第二話『もしかして、もしかすると……』

 僕たちが住んでいるのは、お値段もそこそこのマンションの最上階。僕は高いのが苦手なので、絶対に住みたくなかったのだが


『ねえねえねえねえ!見て、景色!スゴイ綺麗なのっ!今はお昼なのに、こんなに綺麗なんだよ!じゃあ、夜景はもっっっっと綺麗だと思わない?ね、ここにしよ?ね?いいでしょ!』


 彼女お得意の押せ押せによって決まってしまった。彼女がこういう雰囲気の時は絶対に僕が押し負ける。純粋な瞳と笑みにどうも僕は弱いようだ。

 入学式の日に寿司の出前をとったのも彼女の意見。

 リビングに置く家具とその配置を決めたのも彼女。

 まず、同じ高校に行こうと言ったのも彼女からだ。


 ……もしかして、もしかすると僕って彼女に甘い?


 隣にいる彼女を見ると、今も楽しそうな笑顔を浮かべて鼻歌を歌っている。可愛い。違うんだ、今はそういうタイミングじゃない。

 僕の視線に気づいて、彼女は少し背伸びをして僕の両頬を両手で包み込んで……って、まさか通学路ここでキスするつもり!?


 だんだんと近づいてくる彼女の顔を見ることが出来なくなり、ギュッと目を瞑る。


 サッ―――僕の髪の毛を誰かが優しく払った。


 恐る恐る眼を開くと、彼女は満足そうな顔でこちらを見ていた。


「葉っぱ、ついてたよ。ねえ、今目、瞑ってたよね。キスされると思った?」

「葉っぱついてたのか、ありがとう。でも、キスされるとは思ってなかったから。少し、驚いただけで」


 嘘つけ、キスされると思ってたくせに。嘘をついた自分が少しイヤになった。

 彼女は少し俯くと、すぐに顔を上げて「ええー、仕返しできたと思ったのに!」とちょっぴり不満げな顔で言ってきた。

 朝のこと、根に持ってたのか。あれは僕のせいと言うより、自業自得だろうに。


「さあ、冗談もほどほどにして早く学校に行きましょう。今ので少しだけ、遅刻気味ですから」


 不満げな彼女の機嫌を良くするために、手を差し出した。
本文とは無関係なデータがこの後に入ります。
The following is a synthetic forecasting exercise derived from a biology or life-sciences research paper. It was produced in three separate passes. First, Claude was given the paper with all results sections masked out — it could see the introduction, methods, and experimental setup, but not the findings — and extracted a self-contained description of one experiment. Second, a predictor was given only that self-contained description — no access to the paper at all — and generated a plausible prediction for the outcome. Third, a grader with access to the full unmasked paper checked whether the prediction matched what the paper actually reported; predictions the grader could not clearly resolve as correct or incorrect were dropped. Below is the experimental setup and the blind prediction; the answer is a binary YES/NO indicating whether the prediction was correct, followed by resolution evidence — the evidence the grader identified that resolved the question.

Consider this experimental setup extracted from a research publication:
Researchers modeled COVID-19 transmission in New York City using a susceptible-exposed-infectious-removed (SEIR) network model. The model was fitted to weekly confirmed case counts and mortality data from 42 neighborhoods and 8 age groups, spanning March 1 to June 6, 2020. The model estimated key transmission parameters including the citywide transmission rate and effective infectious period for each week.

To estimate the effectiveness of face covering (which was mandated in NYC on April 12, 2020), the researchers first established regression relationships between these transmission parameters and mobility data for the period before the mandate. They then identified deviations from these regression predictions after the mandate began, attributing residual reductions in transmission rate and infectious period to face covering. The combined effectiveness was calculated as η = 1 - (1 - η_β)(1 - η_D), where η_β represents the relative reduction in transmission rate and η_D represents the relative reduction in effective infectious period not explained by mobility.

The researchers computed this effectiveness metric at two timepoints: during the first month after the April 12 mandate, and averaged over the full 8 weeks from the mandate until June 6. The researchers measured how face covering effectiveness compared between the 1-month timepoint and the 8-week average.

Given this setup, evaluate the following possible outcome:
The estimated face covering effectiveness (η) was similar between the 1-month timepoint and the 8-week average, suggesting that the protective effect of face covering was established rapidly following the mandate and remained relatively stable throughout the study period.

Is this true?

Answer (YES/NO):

ワガママな彼女を持つと、ご機嫌取りも大変だ。


「はーい」


 そのワガママな彼女からは、随分と間抜けな返事が返ってきた。


※※※


 少し急いだかいもあってか、僕たちは学校に余裕を持って着くことができた。玄関で上履きに履き替えて、教室に向かう。僕たちは二年三組なので四階の真ん中あたりだ。
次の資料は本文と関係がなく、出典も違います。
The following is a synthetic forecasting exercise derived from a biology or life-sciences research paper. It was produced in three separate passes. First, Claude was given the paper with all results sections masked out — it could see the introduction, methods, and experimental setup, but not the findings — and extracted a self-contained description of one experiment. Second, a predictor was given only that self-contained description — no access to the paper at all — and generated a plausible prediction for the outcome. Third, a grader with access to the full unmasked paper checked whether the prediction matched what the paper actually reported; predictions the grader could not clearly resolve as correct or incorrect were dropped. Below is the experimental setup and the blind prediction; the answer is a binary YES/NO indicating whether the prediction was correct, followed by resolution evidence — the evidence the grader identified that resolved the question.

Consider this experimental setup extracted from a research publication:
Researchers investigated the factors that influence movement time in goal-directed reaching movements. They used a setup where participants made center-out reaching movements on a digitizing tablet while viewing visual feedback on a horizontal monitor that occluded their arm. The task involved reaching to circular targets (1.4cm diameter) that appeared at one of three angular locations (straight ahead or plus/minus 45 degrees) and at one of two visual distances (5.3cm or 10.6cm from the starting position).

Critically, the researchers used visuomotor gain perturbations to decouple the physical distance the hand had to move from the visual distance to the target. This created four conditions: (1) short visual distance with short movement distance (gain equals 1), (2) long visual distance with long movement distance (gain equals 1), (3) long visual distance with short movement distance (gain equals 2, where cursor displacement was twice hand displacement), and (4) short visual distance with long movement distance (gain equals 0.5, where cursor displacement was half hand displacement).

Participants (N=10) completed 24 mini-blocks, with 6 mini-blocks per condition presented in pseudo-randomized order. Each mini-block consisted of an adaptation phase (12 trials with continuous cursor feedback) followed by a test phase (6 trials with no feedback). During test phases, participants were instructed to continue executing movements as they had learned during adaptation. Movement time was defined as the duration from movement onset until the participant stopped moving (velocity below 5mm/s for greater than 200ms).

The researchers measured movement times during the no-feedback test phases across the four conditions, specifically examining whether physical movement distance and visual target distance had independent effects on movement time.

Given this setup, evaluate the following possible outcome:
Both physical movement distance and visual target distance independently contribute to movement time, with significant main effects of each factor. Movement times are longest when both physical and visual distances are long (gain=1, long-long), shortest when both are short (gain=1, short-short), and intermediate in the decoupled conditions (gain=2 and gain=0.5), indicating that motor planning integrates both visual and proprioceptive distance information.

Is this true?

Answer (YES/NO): YES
 教室に着いて、繋いでいた手を離す。僕が「じゃあ」と言うと、彼女は「うん、じゃあね」と返してきた。同じクラスなのに、何しているんだと思うかもしれないが、僕も疑問に思う。しかし、一年生の頃から続いているのですっかり習慣化されているようだった。

 しいて変わらないものを挙げるとしたら、周りの野次くらいだろうか?しかし、野次は一年生の時に慣れた。


「よっ、朝からイチャラブをどーも。なあ、光輝。お前、ぶっちゃけもうどこまで進んだ?」

「……聖也、それ昨日も聞いただろ?日曜日だって言うのに電話まで掛けてきて……はぁ……」

「いや、何その呆れた目は!電話に関してはお前が既読無視するのが悪いだろ!?俺、昨日妹の部屋の隅っこで一人虚しくシクシク泣いてたんだぞ!その罰ってことだ!」

「妹の部屋に勝手に入るの止めてあげろよ」


 僕の高校生活初めての友人にして、人生で初めて出会ったシスコン、木上聖也は席に座った僕を強引に引っ張って話しかけてくる。この会話の入り方は、彼の独特のスタイルだろう。
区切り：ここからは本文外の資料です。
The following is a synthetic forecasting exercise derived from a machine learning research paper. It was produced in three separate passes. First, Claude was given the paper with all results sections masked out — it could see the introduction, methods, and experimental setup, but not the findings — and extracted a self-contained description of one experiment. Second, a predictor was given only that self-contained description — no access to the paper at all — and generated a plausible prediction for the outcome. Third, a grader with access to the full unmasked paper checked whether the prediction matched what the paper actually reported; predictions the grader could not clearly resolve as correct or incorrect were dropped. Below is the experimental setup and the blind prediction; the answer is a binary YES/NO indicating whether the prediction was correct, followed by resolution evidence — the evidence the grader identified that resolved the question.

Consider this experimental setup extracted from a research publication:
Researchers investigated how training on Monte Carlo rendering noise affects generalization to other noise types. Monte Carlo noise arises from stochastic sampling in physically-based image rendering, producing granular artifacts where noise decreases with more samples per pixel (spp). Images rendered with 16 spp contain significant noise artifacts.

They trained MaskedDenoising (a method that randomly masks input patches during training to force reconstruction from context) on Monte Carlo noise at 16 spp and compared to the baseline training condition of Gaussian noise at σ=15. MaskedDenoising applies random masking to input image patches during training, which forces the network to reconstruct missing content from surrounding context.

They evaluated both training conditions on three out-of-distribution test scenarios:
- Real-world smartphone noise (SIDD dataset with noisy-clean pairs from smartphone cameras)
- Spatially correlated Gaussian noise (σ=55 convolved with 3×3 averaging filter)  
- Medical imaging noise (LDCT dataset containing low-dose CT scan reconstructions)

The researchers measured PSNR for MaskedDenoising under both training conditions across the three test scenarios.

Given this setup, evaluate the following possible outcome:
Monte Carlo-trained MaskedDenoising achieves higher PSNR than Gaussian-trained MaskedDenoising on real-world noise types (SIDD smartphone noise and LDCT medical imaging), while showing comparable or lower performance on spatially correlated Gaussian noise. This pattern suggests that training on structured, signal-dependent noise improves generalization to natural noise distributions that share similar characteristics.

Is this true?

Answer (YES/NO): YES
 この学校において、僕と香織が同棲しているのを知っている人間はまずまずいるが、そうなった経緯や事情まで知り尽くしているのは彼を含めて数人程度しかいない。いつもは鬱陶しいが、頼りにもなって、それほど信頼を置いていると言うことも言える。


 ―――キーン、コーン、カーン、コーン……


 鐘が鳴った。そろそろ朝のHRが始まるという合図だ。

 一人で盛り上がっていた彼も席に戻った。やっと、うるさいのがいなくなった。これで静かに睡眠が取れる。


 HRが始まったのと同じくらいに、僕の意識はブラックアウトした。


※※※


 午前の授業が終わり、昼休みに入った。ほとんどの生徒が毎日のように激戦を繰り広げる購買へ行ってしまった。

 しかし、僕には彼女の作ってくれたお弁当がある。今日の朝ご飯が洋食だったので、お昼ご飯も洋食だろうか。アレがいいな、コレがいいなとお弁当の具材を妄想しながら、彼女が待つ中庭へと歩を進めた。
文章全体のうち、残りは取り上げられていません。